[SOURCE TEXT — start]

BY KAREN E. BOWES
Staff Writer
HOLMDEL – The sick can sleep tight. Gov. Jon Corzine’s proposal to tax hospital beds was thrown out at the last minute and will not be enacted.
The controversial idea, to tax all state hospitals $50 per day per bed, was part of Corzine’s original budget proposal, aimed at closing the deficit.
If enacted, the tax would have raised $430 million annually.
For Bayshore Community Hospital in Holmdel, that translates to about $2.7 million in new taxes, according to Chris Domalewski, vice president of community relations and marketing at Bayshore.
She added the hospital would be forced to eliminate as many as 100 jobs in order to pay the tax, cutting patient services as well.
In May, Assemblywoman Amy Handlin (R-Monmouth/Middlesex) began a petition drive to remove the tax from the budget, eventually garnering 1,500 signatures.
“In the end, the governor took it off the table himself, so it never went before the Legislature,” Handlin said Friday. “I think it had become clear to him that there simply were not enough votes to pass it.”
Handlin is a former patient of the hospital’s Breast Care Center, where she received a biopsy several years ago. In 2005, she volunteered to appear in newspaper ads for the breast care facility, which she lauded as helping her through the ordeal with “tremendous support and empathy.”
In June, in an effort to get her message out, Handlin erected a makeshift hospital room outside Bayshore Fitness Center, Hazlet, collecting signatures from curious passersby.
Handlin said the petition’s success was based on “how quickly and decisively citizens reacted when they realized that this tax was a serious threat to local health care.”
“The lesson to be learned is that citizen action can really make a difference,” Handlin said. “In the absence of this outcry, the outcome would have been unpredictable.”
Handlin was not the only local politician who expressed outrage over the proposed tax. The Monmouth County Board of Chosen Freeholders and Assemblyman Michael Panter (D-Monmouth) also publicly stated their objections to the tax.

[SOURCE TEXT — finish]

**PROBLEM 1**:
For each statement about the hospital bed tax article, answer yes or no, quoting the words from the article that decide it.
(a) The bed tax would have raised $430 million per year.
(b) The Legislature voted the bed tax down.
(c) Handlin's petition drive collected 1,500 signatures.
**PROBLEM 2**:
Summarize the hospital bed tax article in two sentences.
**PROBLEM 3**:
Answer these questions from the hospital bed tax article.
(a) How much in new taxes would Bayshore Community Hospital have faced?
(b) Where did Handlin set up a makeshift hospital room?
(c) Which assemblyman also publicly objected to the tax?

[DATA FOR ANALYSIS — start]

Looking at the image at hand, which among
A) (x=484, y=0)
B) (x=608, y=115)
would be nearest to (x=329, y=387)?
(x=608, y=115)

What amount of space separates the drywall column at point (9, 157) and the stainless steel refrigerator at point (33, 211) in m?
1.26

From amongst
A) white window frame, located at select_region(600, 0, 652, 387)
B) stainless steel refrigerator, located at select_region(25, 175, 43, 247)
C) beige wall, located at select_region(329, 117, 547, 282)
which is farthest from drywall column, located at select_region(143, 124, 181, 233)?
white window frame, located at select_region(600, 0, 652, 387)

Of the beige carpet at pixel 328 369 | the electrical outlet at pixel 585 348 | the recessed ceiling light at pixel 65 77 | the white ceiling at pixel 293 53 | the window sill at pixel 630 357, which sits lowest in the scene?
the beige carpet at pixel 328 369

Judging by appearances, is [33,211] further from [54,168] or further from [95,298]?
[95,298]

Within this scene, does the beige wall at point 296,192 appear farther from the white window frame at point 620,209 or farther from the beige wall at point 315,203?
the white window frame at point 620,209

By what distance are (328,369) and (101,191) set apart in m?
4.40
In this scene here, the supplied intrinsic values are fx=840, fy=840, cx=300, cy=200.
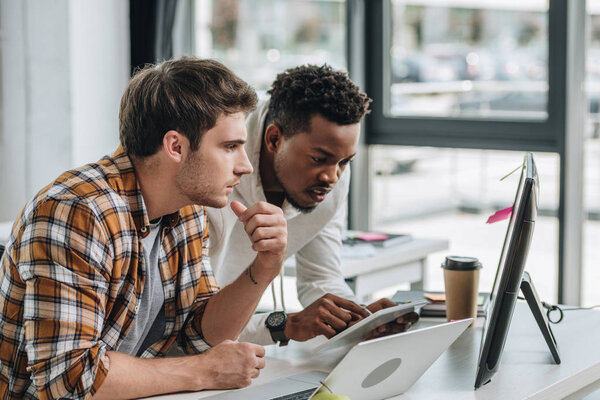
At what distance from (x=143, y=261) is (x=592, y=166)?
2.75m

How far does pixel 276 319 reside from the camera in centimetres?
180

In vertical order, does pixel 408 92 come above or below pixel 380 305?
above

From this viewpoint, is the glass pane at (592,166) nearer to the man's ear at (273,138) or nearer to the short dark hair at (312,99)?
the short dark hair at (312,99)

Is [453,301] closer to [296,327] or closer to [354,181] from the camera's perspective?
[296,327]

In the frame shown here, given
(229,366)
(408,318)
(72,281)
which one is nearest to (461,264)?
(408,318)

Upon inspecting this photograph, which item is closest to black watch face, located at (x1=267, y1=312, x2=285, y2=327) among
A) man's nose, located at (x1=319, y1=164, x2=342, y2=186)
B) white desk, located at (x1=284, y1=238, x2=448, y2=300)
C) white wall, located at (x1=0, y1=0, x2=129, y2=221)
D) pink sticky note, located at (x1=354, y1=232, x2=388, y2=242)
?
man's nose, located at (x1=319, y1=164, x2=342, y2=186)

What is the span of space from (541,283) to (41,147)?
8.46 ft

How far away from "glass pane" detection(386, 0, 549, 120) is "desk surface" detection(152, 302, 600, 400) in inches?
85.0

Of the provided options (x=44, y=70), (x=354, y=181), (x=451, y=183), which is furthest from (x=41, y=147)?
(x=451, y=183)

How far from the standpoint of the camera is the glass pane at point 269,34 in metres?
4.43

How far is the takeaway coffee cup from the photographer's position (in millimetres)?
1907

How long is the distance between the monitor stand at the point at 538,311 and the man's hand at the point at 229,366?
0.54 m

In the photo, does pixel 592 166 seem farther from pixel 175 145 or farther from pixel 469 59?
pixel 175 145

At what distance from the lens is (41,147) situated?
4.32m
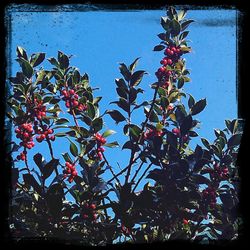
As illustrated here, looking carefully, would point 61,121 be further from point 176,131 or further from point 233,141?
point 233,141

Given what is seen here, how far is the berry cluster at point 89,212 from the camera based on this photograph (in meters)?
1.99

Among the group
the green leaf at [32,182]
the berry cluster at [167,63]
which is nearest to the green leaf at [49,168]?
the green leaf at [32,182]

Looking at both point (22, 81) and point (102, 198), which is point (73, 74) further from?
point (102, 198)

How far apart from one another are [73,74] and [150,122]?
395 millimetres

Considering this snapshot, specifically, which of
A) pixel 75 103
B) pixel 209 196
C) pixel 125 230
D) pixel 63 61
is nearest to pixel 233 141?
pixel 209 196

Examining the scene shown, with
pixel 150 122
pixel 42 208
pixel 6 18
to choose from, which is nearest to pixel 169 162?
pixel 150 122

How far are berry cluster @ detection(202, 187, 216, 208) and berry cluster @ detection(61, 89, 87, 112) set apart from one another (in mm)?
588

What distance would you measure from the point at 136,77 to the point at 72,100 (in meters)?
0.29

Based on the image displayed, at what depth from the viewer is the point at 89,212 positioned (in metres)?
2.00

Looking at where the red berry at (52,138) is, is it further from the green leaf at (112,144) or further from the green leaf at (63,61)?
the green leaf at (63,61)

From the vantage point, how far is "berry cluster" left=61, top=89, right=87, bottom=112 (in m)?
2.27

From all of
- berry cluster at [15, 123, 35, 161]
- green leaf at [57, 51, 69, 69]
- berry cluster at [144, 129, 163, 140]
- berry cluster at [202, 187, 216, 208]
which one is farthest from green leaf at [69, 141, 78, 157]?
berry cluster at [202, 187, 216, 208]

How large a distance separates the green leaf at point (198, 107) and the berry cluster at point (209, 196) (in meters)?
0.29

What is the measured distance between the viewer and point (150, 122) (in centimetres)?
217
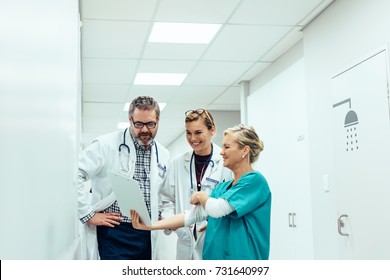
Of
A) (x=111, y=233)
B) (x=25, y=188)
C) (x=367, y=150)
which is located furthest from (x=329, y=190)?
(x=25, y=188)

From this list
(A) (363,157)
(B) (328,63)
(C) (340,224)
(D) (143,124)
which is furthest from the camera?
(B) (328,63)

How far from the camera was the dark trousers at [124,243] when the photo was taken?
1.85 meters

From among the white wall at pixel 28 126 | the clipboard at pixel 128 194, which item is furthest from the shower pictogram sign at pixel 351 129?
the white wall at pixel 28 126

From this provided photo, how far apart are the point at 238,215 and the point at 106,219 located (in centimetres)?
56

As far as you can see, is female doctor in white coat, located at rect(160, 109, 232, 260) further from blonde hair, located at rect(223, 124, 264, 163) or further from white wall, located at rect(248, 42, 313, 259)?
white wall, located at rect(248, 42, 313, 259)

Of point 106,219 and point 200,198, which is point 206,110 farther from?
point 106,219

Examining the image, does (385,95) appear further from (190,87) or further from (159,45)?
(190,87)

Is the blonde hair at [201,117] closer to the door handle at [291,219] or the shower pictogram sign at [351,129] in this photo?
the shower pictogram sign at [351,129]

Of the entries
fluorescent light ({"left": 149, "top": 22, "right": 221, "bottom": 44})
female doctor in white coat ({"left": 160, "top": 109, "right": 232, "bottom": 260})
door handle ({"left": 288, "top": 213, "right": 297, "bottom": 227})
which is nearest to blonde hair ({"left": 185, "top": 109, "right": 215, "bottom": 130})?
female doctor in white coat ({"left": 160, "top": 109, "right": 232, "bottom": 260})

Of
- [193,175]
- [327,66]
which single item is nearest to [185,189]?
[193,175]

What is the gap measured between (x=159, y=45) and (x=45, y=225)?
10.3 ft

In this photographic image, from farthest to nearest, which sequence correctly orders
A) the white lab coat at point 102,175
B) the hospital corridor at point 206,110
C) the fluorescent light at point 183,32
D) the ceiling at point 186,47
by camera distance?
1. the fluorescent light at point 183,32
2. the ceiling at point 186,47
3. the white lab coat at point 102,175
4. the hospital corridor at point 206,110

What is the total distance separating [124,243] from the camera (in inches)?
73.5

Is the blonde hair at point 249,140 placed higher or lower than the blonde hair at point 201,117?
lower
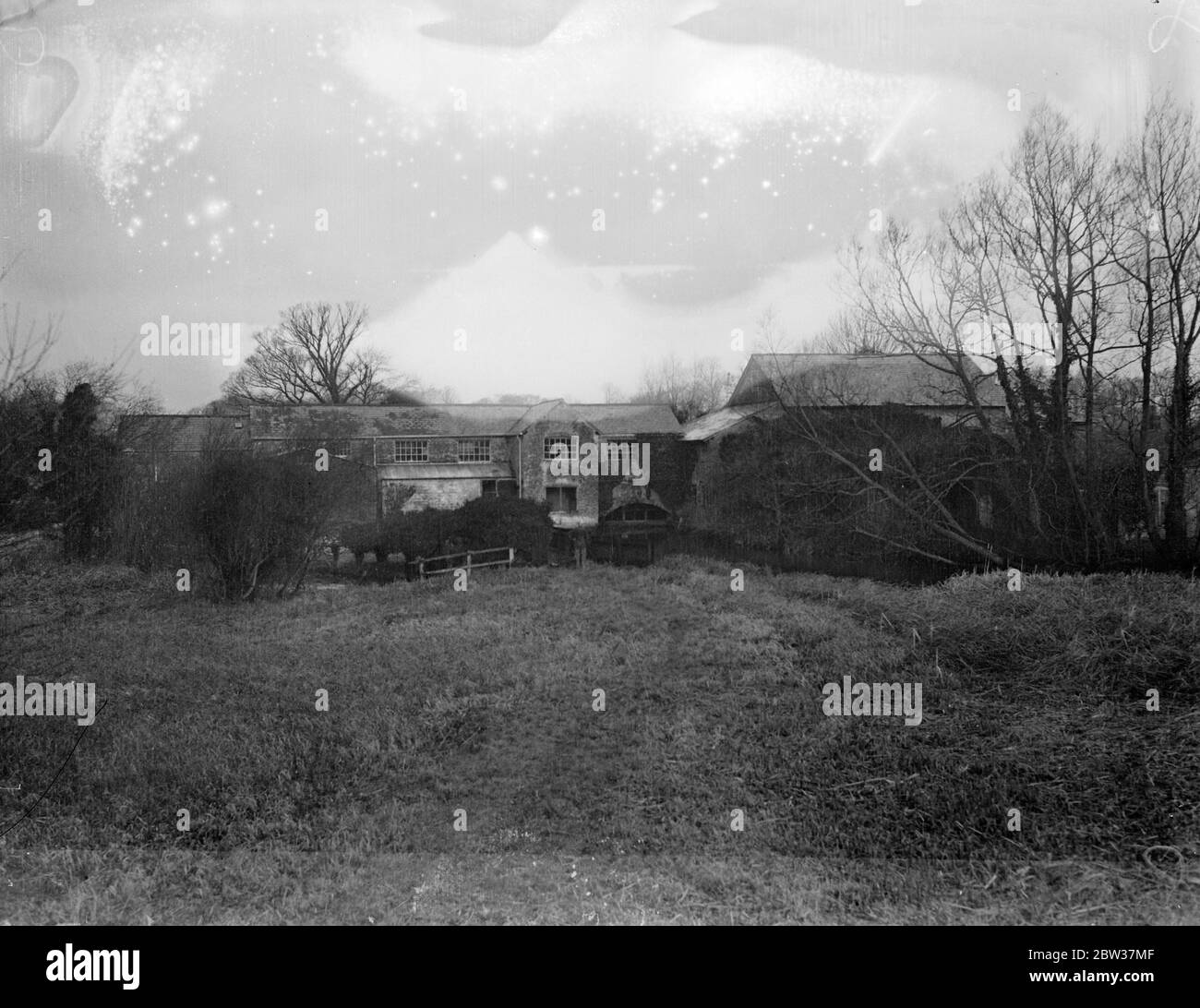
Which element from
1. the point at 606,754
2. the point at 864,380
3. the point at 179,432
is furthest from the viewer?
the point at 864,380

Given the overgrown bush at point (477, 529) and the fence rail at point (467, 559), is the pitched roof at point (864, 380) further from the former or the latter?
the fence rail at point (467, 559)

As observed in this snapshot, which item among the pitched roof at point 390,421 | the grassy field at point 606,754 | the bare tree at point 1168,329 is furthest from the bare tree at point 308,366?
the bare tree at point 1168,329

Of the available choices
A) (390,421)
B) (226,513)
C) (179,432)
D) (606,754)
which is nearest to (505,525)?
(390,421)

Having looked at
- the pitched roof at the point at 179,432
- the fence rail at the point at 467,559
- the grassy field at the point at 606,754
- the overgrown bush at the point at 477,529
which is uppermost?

[DATA FOR ANALYSIS — finish]
[DATA FOR ANALYSIS — start]

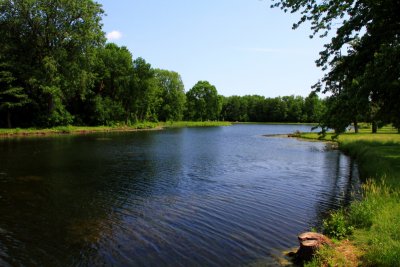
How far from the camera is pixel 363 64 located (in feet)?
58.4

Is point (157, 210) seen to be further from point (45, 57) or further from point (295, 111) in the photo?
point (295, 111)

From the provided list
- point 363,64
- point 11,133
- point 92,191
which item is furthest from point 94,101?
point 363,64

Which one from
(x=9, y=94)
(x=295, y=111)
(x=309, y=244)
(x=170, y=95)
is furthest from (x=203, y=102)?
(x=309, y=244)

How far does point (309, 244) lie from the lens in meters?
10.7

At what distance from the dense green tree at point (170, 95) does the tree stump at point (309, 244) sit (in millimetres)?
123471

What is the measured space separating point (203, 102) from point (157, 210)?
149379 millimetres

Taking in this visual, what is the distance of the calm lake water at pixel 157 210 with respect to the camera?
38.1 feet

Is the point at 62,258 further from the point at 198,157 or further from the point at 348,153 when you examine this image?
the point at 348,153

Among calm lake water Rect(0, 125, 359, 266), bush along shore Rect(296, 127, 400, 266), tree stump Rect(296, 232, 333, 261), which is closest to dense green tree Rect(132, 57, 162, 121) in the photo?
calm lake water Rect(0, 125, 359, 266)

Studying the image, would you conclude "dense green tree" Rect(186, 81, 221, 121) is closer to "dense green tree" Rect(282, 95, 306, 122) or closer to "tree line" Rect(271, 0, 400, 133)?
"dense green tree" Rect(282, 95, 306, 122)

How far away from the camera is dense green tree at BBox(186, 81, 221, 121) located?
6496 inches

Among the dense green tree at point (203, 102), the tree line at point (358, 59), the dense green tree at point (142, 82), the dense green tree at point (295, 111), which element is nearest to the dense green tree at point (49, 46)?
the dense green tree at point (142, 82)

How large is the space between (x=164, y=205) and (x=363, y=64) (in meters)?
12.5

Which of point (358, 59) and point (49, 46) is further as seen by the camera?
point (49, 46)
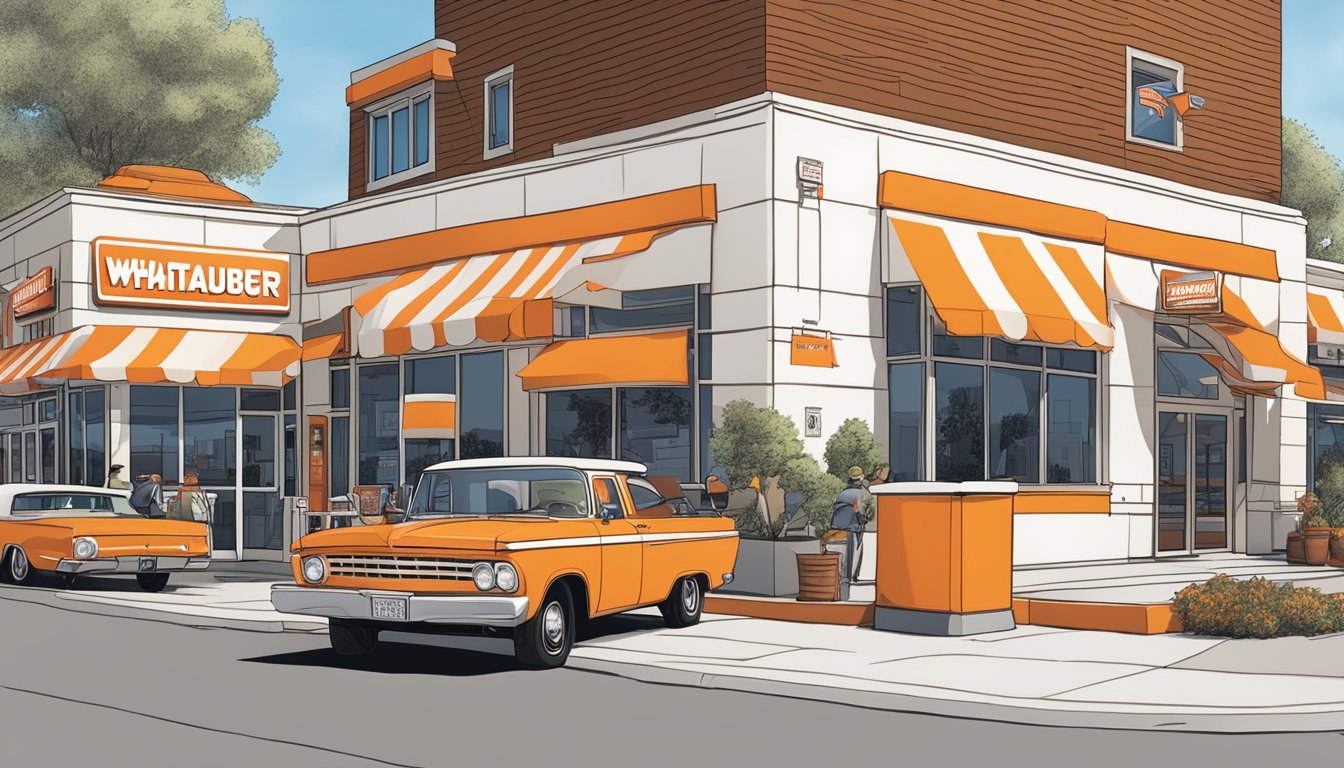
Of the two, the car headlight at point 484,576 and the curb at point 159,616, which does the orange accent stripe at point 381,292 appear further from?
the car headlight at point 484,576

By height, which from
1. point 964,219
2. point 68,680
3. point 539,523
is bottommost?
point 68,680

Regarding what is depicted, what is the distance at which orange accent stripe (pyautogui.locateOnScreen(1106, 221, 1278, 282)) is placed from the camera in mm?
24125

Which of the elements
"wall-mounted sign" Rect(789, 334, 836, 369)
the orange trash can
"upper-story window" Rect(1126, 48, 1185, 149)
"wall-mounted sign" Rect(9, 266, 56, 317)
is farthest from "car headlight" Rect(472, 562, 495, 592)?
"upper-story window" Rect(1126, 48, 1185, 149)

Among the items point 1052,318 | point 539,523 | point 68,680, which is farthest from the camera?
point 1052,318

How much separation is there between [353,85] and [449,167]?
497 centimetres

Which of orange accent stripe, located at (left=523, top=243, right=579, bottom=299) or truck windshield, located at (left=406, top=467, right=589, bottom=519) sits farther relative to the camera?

[DATA FOR ANALYSIS — finish]

**RESPONSE AREA 1**:
(a) Yes: "If enacted, the tax would have raised $430 million annually."
(b) No: "In the end, the governor took it off the table himself, so it never went before the Legislature."
(c) Yes: "eventually garnering 1,500 signatures."

**RESPONSE AREA 2**:
Gov. Jon Corzine's proposal to tax all state hospitals $50 per day per bed was part of his original budget proposal to close the deficit, but it was thrown out at the last minute and will not be enacted. Assemblywoman Amy Handlin, who led a petition drive against the tax that gathered 1,500 signatures, said the governor withdrew it himself and that citizen action can really make a difference.

**RESPONSE AREA 3**:
(a) About $2.7 million.
(b) Outside Bayshore Fitness Center, Hazlet.
(c) Assemblyman Michael Panter (D-Monmouth).